# Clear Gorilla Glue - Not Good for exotic oily woods - UPDATED



## pottz (Sep 15, 2015)

this is good info,i have been considering it.i dont like the regular gorilla glue at all,a foamy mess.i may give this stuff a try for those types of wood.thanks for the review buddy.


----------



## rad457 (Jun 15, 2013)

T.B. III after a wipe down of acetone will work on any oily woods.


----------



## Peteybadboy (Jan 23, 2013)

Thanks guys good info


----------



## EarlS (Dec 21, 2011)

After hearing from several folks that received mallets that were glued up using this glue I have to rescind my recommendation as the glue lines failed before the mallet was ever used on at least 4 different mallets.

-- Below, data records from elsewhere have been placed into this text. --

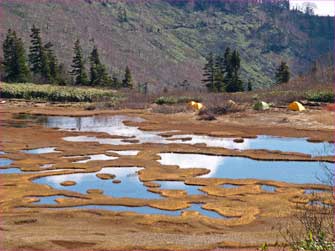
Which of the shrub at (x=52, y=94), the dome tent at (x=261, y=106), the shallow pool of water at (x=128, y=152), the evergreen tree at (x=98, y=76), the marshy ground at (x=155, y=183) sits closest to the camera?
the marshy ground at (x=155, y=183)

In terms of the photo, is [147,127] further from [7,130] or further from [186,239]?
[186,239]

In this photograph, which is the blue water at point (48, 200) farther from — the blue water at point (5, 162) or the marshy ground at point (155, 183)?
the blue water at point (5, 162)

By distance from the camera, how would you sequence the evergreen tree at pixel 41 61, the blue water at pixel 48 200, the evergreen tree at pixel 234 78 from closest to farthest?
1. the blue water at pixel 48 200
2. the evergreen tree at pixel 234 78
3. the evergreen tree at pixel 41 61

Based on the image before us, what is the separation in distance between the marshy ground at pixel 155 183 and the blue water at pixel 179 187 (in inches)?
4.3

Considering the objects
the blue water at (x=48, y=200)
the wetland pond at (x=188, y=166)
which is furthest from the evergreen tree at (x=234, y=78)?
the blue water at (x=48, y=200)

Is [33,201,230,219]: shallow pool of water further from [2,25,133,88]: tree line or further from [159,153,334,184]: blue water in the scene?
[2,25,133,88]: tree line

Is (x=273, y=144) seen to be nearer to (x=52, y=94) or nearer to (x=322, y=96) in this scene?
(x=322, y=96)

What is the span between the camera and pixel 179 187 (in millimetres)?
29625

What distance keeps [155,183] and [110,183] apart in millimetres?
2587

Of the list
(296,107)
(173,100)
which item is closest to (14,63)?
(173,100)

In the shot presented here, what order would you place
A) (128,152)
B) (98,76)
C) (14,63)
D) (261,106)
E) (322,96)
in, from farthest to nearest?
(98,76) → (14,63) → (322,96) → (261,106) → (128,152)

I WOULD NOT RECOMMEND THIS PRODUCT.


----------



## pottz (Sep 15, 2015)

thanks for the update earl thats good to know.


----------



## Dusty56 (Apr 20, 2008)

Are you going to change your 4 star rating?


----------



## EarlS (Dec 21, 2011)

Dusty - thanks for mentioning that. I've changed my rating.


----------



## DavePolaschek (Oct 21, 2016)

Wow! That's a lot of failures, Earl. Thanks for updating.


----------